━━━ ENTRIES SHOWN
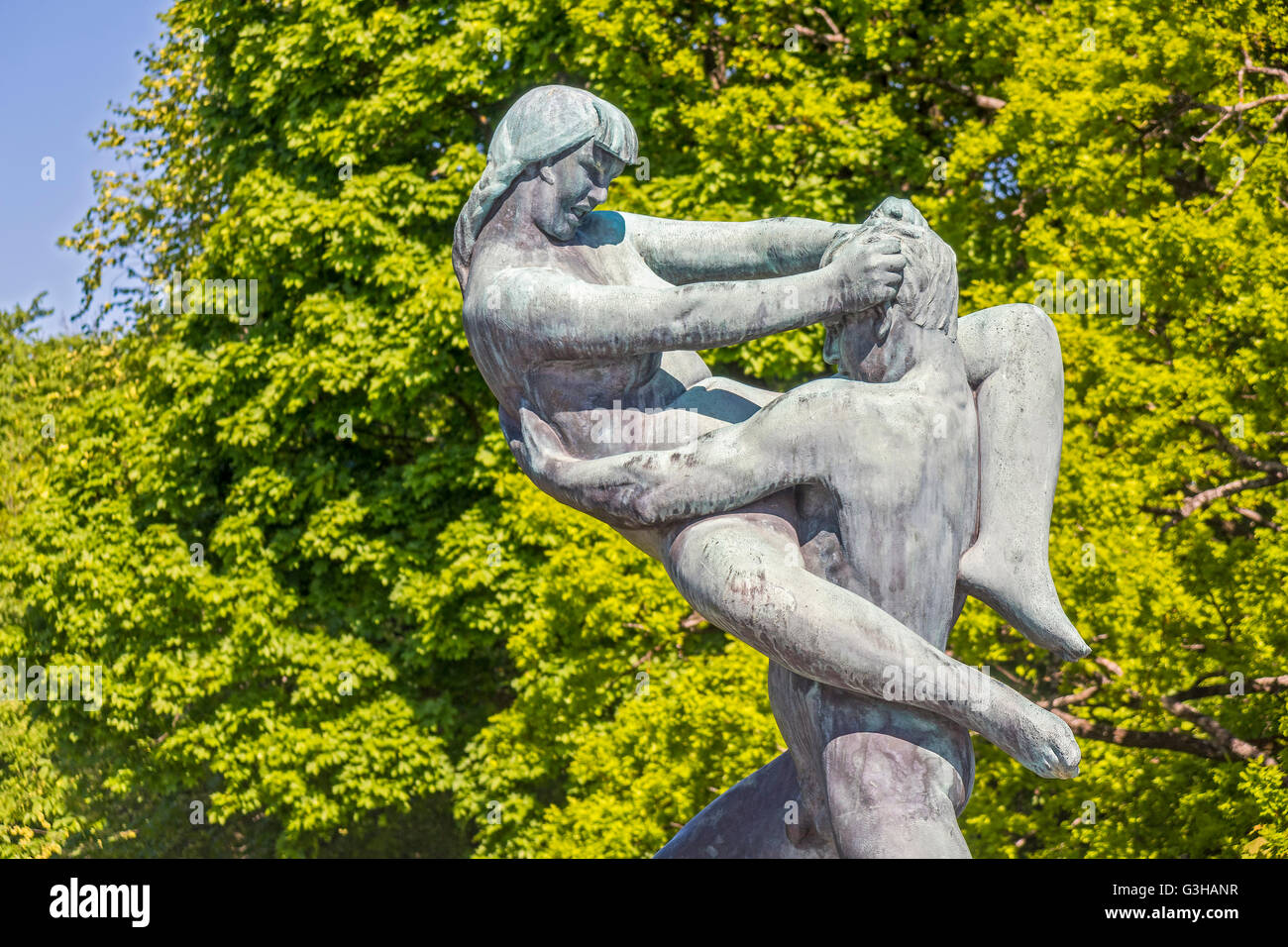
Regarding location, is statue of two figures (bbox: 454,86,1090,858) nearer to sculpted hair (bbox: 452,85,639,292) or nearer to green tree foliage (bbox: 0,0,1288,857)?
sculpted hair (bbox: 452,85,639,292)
━━━━━━
━━━ ENTRIES SHOWN
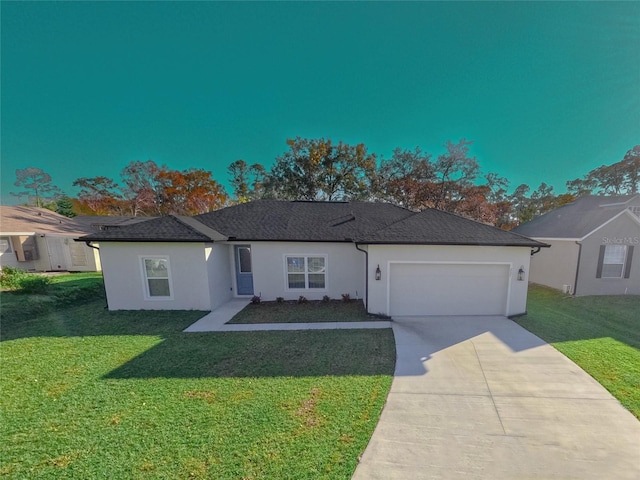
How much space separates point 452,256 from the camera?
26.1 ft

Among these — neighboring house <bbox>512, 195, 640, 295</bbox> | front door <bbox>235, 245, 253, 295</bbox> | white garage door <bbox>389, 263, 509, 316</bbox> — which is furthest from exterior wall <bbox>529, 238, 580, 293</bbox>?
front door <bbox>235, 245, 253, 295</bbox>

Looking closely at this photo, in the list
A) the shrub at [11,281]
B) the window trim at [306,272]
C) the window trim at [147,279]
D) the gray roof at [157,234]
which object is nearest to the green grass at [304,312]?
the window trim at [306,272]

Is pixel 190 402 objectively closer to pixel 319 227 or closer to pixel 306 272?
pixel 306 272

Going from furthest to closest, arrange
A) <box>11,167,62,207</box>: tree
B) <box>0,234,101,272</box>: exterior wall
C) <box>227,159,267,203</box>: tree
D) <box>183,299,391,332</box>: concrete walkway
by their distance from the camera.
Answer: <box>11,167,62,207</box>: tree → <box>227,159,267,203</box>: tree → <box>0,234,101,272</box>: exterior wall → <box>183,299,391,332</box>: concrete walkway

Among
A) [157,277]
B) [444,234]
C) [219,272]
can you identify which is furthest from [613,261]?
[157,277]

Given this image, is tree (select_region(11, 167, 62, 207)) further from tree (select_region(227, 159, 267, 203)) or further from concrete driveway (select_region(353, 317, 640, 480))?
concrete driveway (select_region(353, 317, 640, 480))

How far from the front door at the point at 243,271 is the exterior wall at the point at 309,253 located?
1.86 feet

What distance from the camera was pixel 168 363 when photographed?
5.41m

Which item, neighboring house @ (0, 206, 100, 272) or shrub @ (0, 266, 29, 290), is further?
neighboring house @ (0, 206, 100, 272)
━━━━━━
> _SET TASK_: Print every line from the one containing "Looking closely at this photo, in the list" down to the one containing "Answer: <box>11,167,62,207</box>: tree", both included, reproducing each character unchanged.

> _TASK SOLUTION_:
Looking closely at this photo, in the list
A) the shrub at [11,281]
B) the window trim at [306,272]
C) the window trim at [147,279]
D) the gray roof at [157,234]
which object is nearest to the green grass at [304,312]?
the window trim at [306,272]

Is pixel 190 402 objectively closer to pixel 319 227 or closer to pixel 306 272?
pixel 306 272

Going from furthest to closest, arrange
A) <box>11,167,62,207</box>: tree
B) <box>0,234,101,272</box>: exterior wall
C) <box>227,159,267,203</box>: tree
D) <box>183,299,391,332</box>: concrete walkway
by their distance from the camera.
Answer: <box>11,167,62,207</box>: tree → <box>227,159,267,203</box>: tree → <box>0,234,101,272</box>: exterior wall → <box>183,299,391,332</box>: concrete walkway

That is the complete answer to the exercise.